The management of the root zone is carried out by the Internet Assigned Numbers Authority (IANA), whose functions are currently performed by the Public Technical Identifiers (PTI), an affiliate of the Internet Corporation for Assigned Names and Numbers (ICANN). In performing this role, PTI assigns the operators of top level domains and maintains a database with their technical and administrative details.

The maintenance of the root zone file itself is performed by Verisign, on the basis of an agreement with ICANN. Verisign’s role in this regard is to edit the file (at ICANN’s proposal), publish it, and distribute it to root server operators. (Prior to the IANA stewardship transition, the root zone maintainer function was subject of a contract between Verisign and the US government.)

The DNS root zone is served by root servers – also known as authoritative servers, which keep the public copy of the root zone file. There is a misconception that the total number of root servers is 13. The fact is that there are hundreds of root servers scattered at various locations around the world. The number 13 comes from the 13 different hostnames, due to a technical limitation in the design of the DNS. Twelve entities – academic/public institutions (6), commercial companies (3), and governmental institutions (3) – manage these primary instances and ensure that all root servers within the same instance have the updated copy of the root zone file.

If one of the 13 hostnames crashes, the remaining 12 would continue to function. Even if all 13 went down simultaneously, the resolution of domain names into IP addresses (the main function of root servers) would continue on other domain name servers, distributed hierarchically throughout the Internet.

The system of root servers is considerably strengthened by the Anycast scheme, which replicates root servers throughout the world. This provides many advantages, including an increased robustness of the DNS and the faster resolution of Internet addresses (with the Anycast scheme, the resolving servers are closer to the end-users).

Therefore, hundreds of domain name servers contain copies of the root zone file and an immediate and catastrophic collapse of the Internet could not occur. It would take some time before any serious functional consequences would be noticed, during which time it would be possible to reactivate the original servers or to create new ones.

Alternative root server systems – feasibility and risks

While ICANN, via PTI, operates and manages the DNS root that most users of the public Internet rely on, there are also active alternative DNS roots.
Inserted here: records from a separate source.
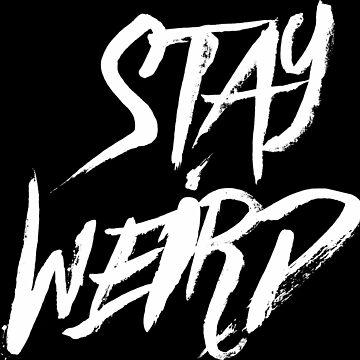 Stay Weird by benova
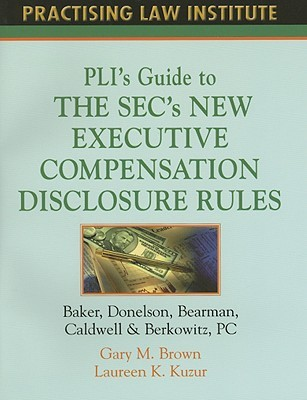 PLI's Guide to the SEC's New Executive Compensation Disclosure Rules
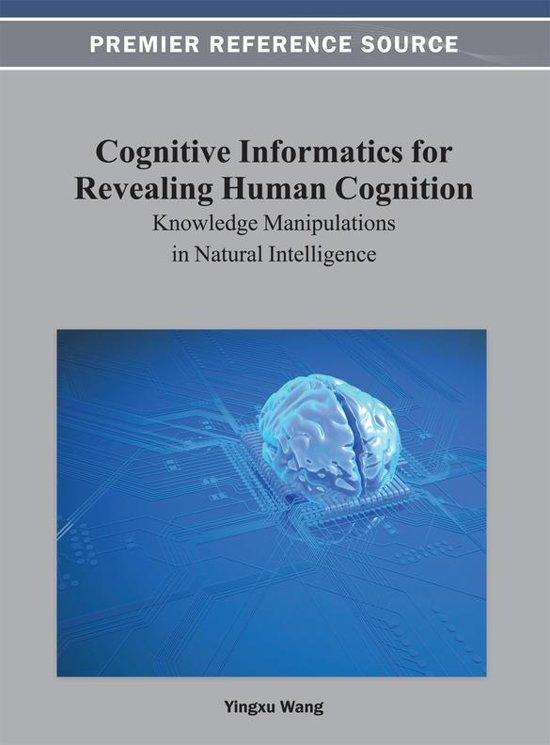 Cognitive Informatics for Revealing Human Cognition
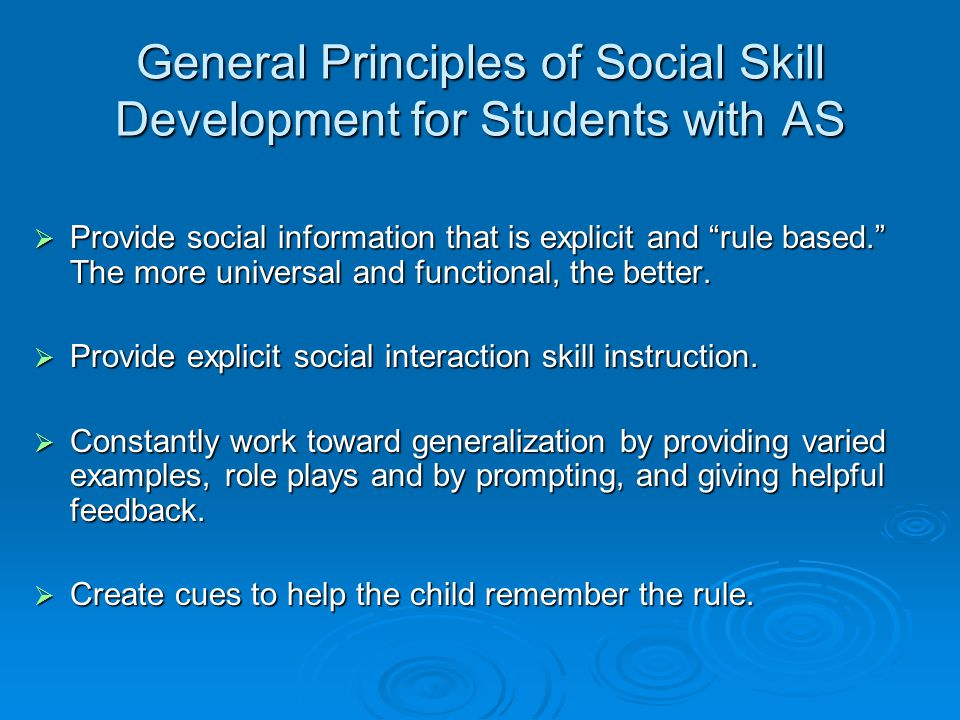 General Principles of Social Skill Development for Students with AS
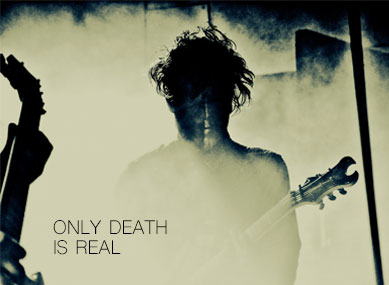 Only Death Is Real #2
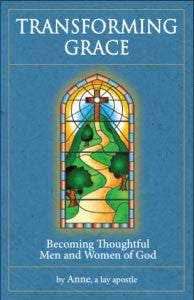 Transforming Grace - Becoming Thoughtful Men and Women of God - Catholic Shoppe USA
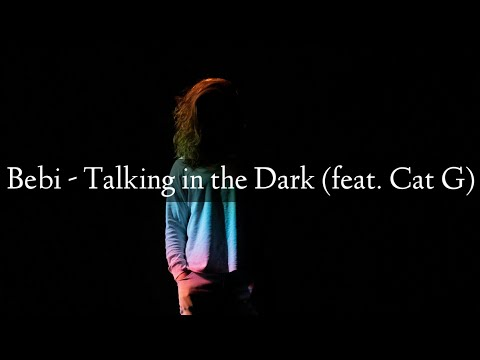 Bebi - Talking in the Dark (feat. Cat G)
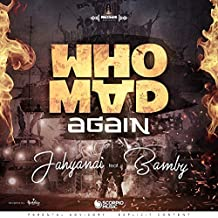 Who Mad Again (feat. Bamby) [Explicit]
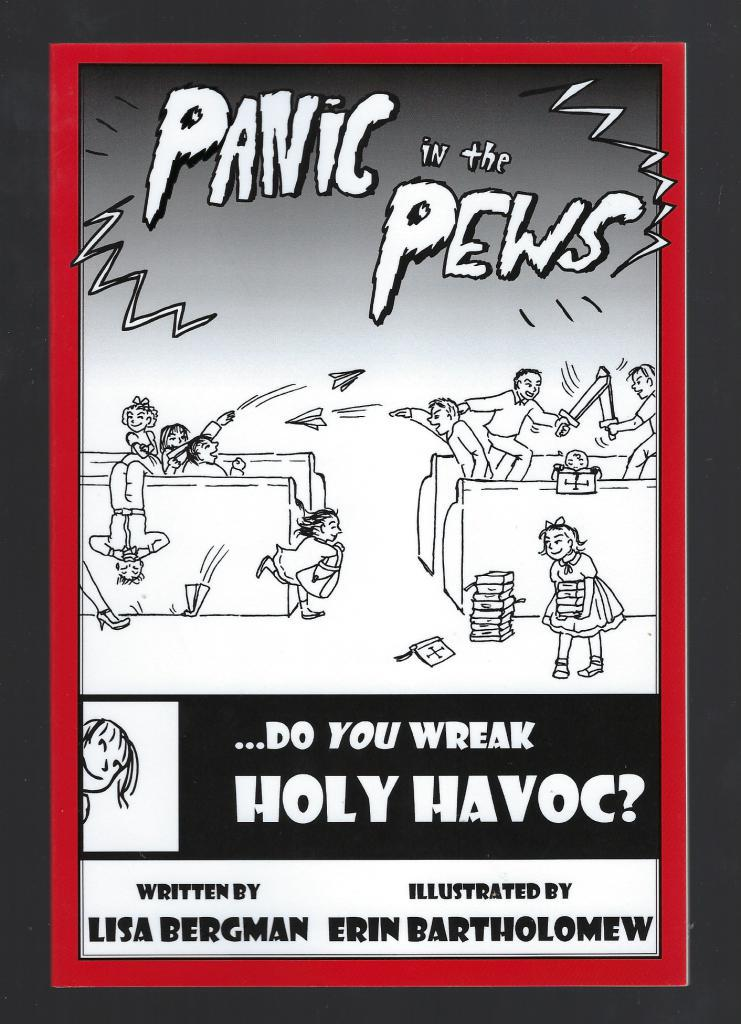 Panic in the Pews: Do You Wreak Holy Havoc?, Bergman, Lisa; Bartholomew, Erin [Illustrator]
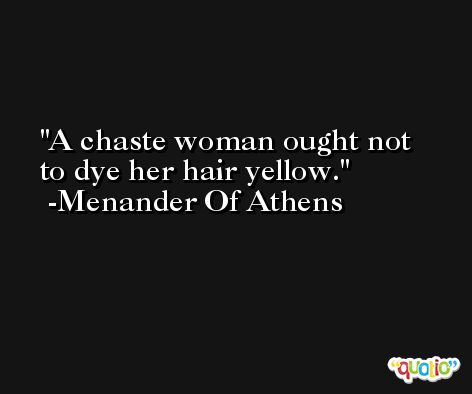 A chaste woman ought not to dye her hair yellow. -Menander Of Athens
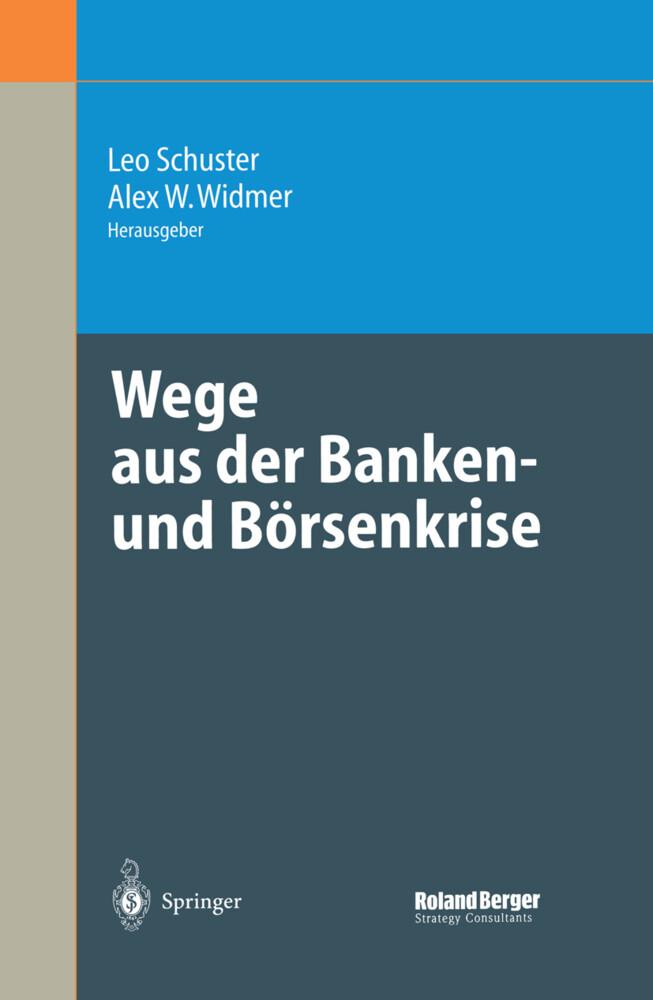 Wege aus der Banken- und Börsenkrise als Buch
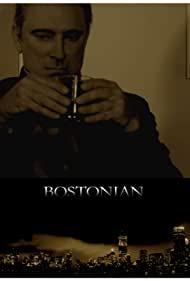 Watch Free Bostonian (2015)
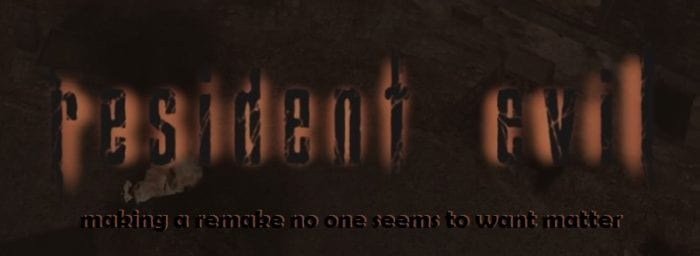 Resident Evil 4 title logo. Subheading: Making a remake no one seems to want matter.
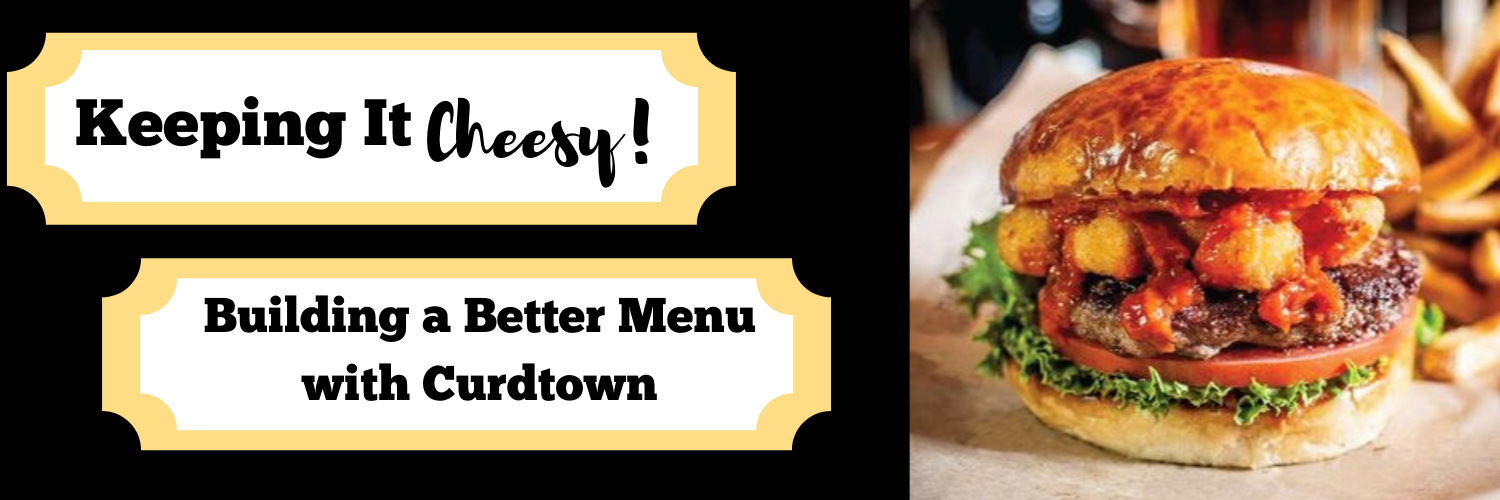 Keeping it Cheesy! Building a Better Menu with Curdtown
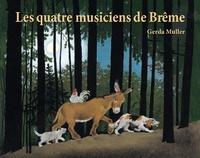 Gerda Müller - Les quatre musiciens de Brême.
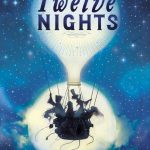 book cover for Twelve Nights - dark blue night sky with stars, old fashioned hot air balloon, figures in the basket are silhouetted against the full moon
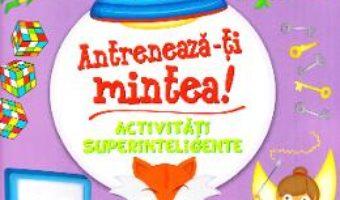 Cartea Antreneaza-ti mintea! Activitati superinteligente (download, pret, reducere)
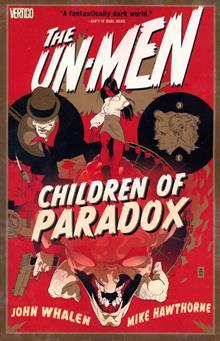 UN-MEN TP VOL 02 CHILDREN OF PARADOX (MR)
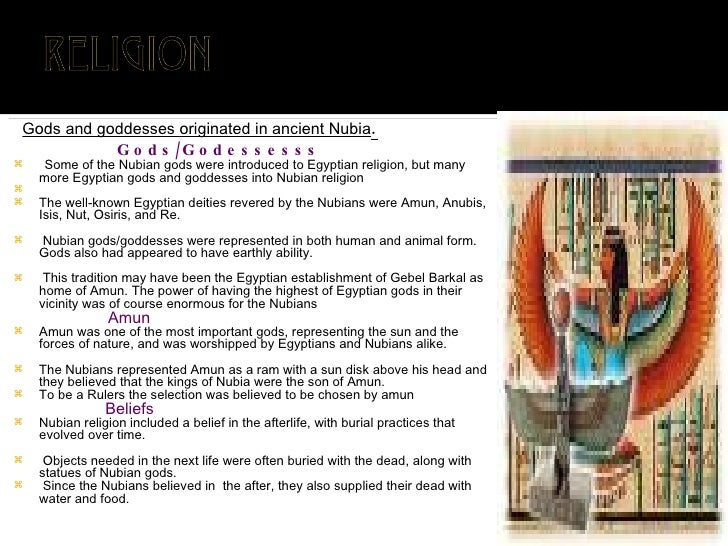 <ul><li>Gods and goddesses originated in ancient Nubia . </li></ul><ul><li>Gods/Godessesss </li></ul><ul><li>Some of the N...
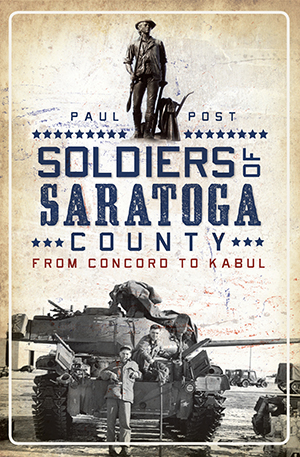 Soldiers of Saratoga County: From Concord to Kabul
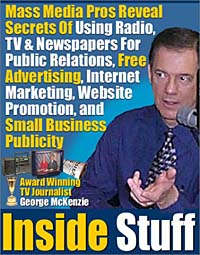 Inside Stuff: Mass Media Pros Reveal The Secrets Of Using Radio, TV & Newspapers For Public Relations, Free  Advertising, Internet Marketing, Website Promotion, and Small Business Publicity secondary gatekeeping by radio survival and future of newspapers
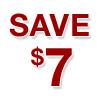 Save $7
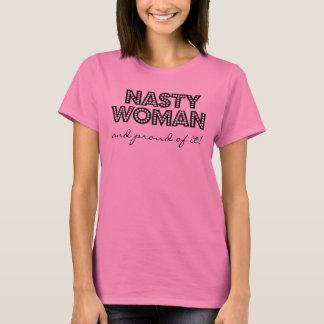 Eklige Frau und stolz auf es T-Shirt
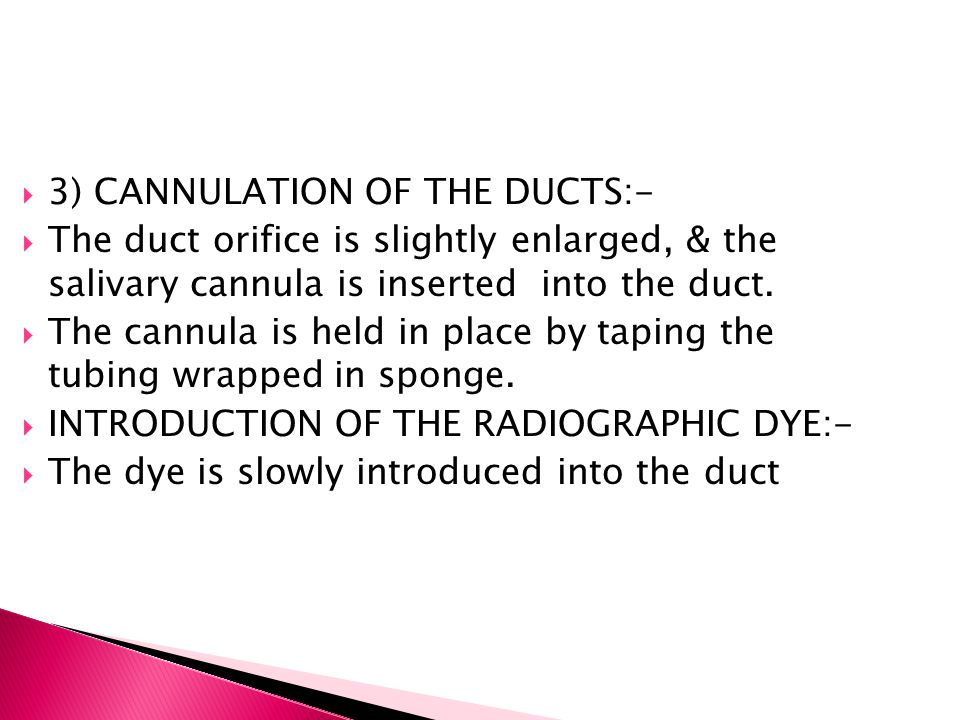  3) CANNULATION OF THE DUCTS:-  The duct orifice is slightly enlarged, & the salivary cannula is inserted into the duct.  The cannula is held in pl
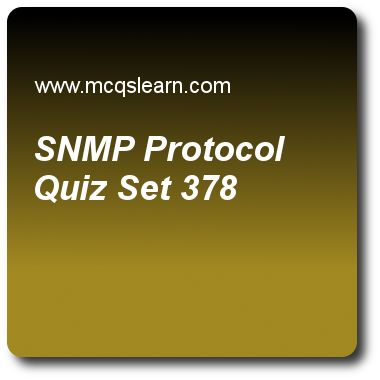 SNMP Protocol Quizzes:  computer networks Quiz 378 Questions and Answers - Practice networking quizzes based questions and answers to study snmp protocol quiz with answers. Practice MCQs to test learning on snmp protocol, satellite networks, cyclic codes, switching in networks, transmission control protocol (tcp) quizzes. Online snmp protocol worksheets has study guide as message confidentiality or privacy means that sender and receiver expect, answer key with answers as integrity..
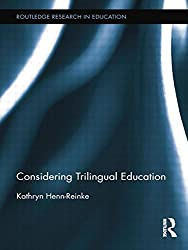 Considering Trilingual Education (Routledge Research in Education)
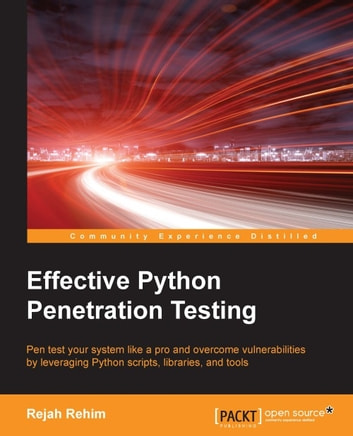 Effective Python Penetration Testing ebook by Rejah Rehim
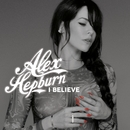 I Believe/Alex Hepburn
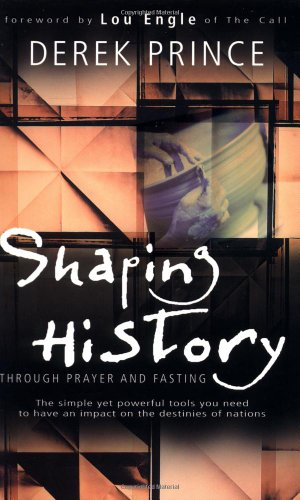 9780883687734: Shaping History Through Prayer And Fasting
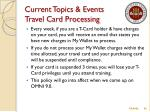 current topics events travel card processing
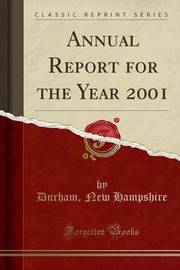 Annual Report for the Year 2001 (Classic Reprint) by Durham New Hampshire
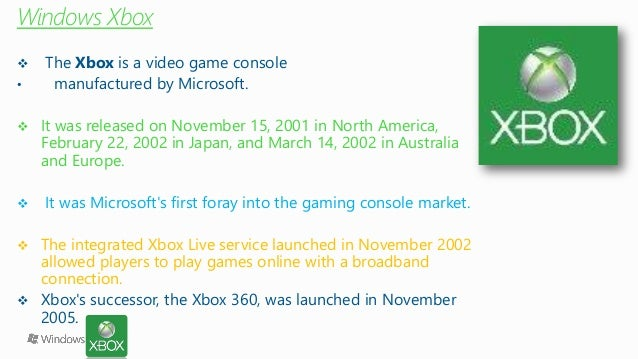 Windows Xbox  The Xboxis a video game console  •manufactured by Microsoft.  It was released on November 15, 2001 in Nort...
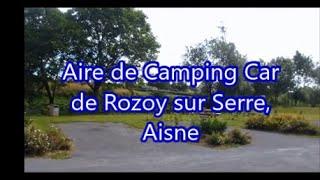 Aire de Camping Car de Rozoy sur Serre, Aisne 02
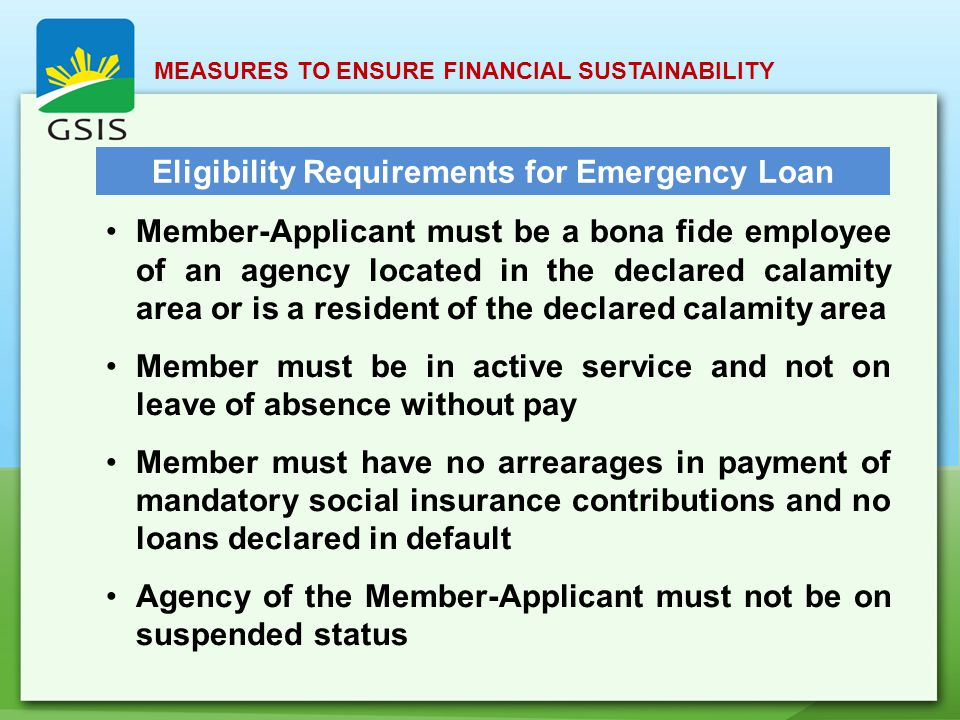 MEASURES TO ENSURE FINANCIAL SUSTAINABILITY Eligibility Requirements for Emergency Loan Member-Applicant must be a bona fide employee of an agency located in the declared calamity area or is a resident of the declared calamity area Member must be in active service and not on leave of absence without pay Member must have no arrearages in payment of mandatory social insurance contributions and no loans declared in default Agency of the Member-Applicant must not be on suspended status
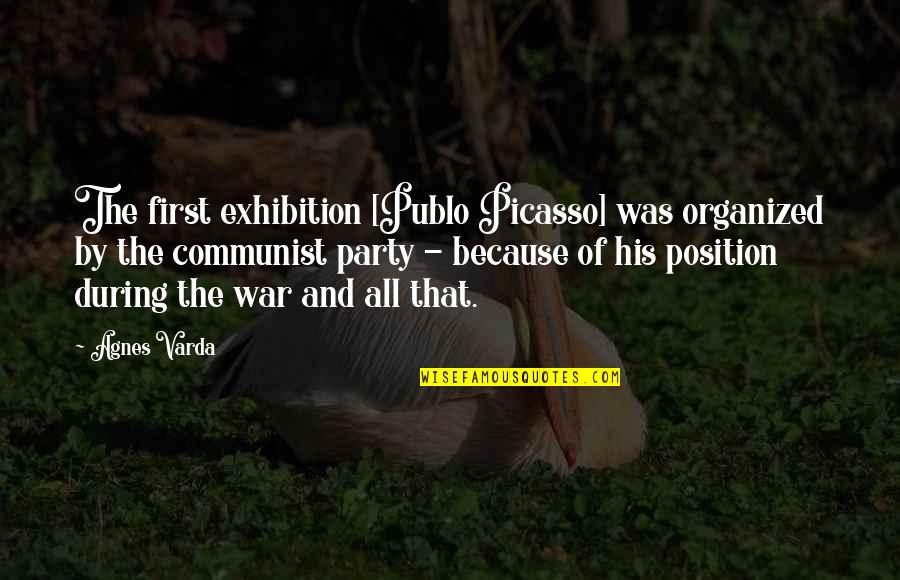First Position Quotes By Agnes Varda: The first exhibition [Publo Picasso] was organized by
Organisations operating such roots offer their own top-level domains (usually different from the ones administered within the ICANN framework); end-users wishing to use such services need to reconfigure their network settings to deviate from the universal root to the alternative one. Examples of alternative roots include AlterNIC, Open NIC, New.net, and Name.space. Most of them were unsuccessful, accounting for only a few per cent of Internet users. One more recent project – the Yeti DNS Project – plans to ‘build a parallel experimental live IPv6 DNS root system to discover the limits of DNS root name service’.

Creating an alternative root name server system is technically straightforward. The main question is how many followers an alternative server would have, or, more precisely, how many devices on the Internet would point to it, when it came to resolving domain names. Without users, any alternative DNS becomes useless.

Conceptual discussion: single vs alternative root server system

For a long time, the principle of the single root server was considered to be one of the main Internet mantras, which were not supposed to be touched or even discussed. Various arguments have been put forward in order to prevent any discussions about alternatives to the single root server. One argument is that the current (single root server) system prevents the risk of the DNS being used by some governments for censorship. However, this is losing ground on a functional basis. Governments do not need control over the DNS system or the root zone file in order to introduce censorship. They could rely on more effective tools, based, for example, on the filtering of web traffic.

A more solid argument is that any alternative root systems could lead towards the fragmentation and even, maybe, the ultimate disintegration of the Internet. Even though all root systems use the same system of IP numbers, they have different naming approaches and resolution techniques. It may happen that several root systems have the same domain names, but they resolve to different IP addresses (which host different content). Moreover, most of the alternative DNS roots are not interoperable – with ICANN’s DNS root or among themselves – thus breaking the principle of universal resolvability (according to which there is a single way to resolve a domain name into an IP address). Except for the cases when such alternative roots are used for strictly private purposes (e.g. within closed networks), their existence may prevent some parts of the Internet from reaching others. This fragmentation could endanger one of the core functions of the Internet – a unified global communication system.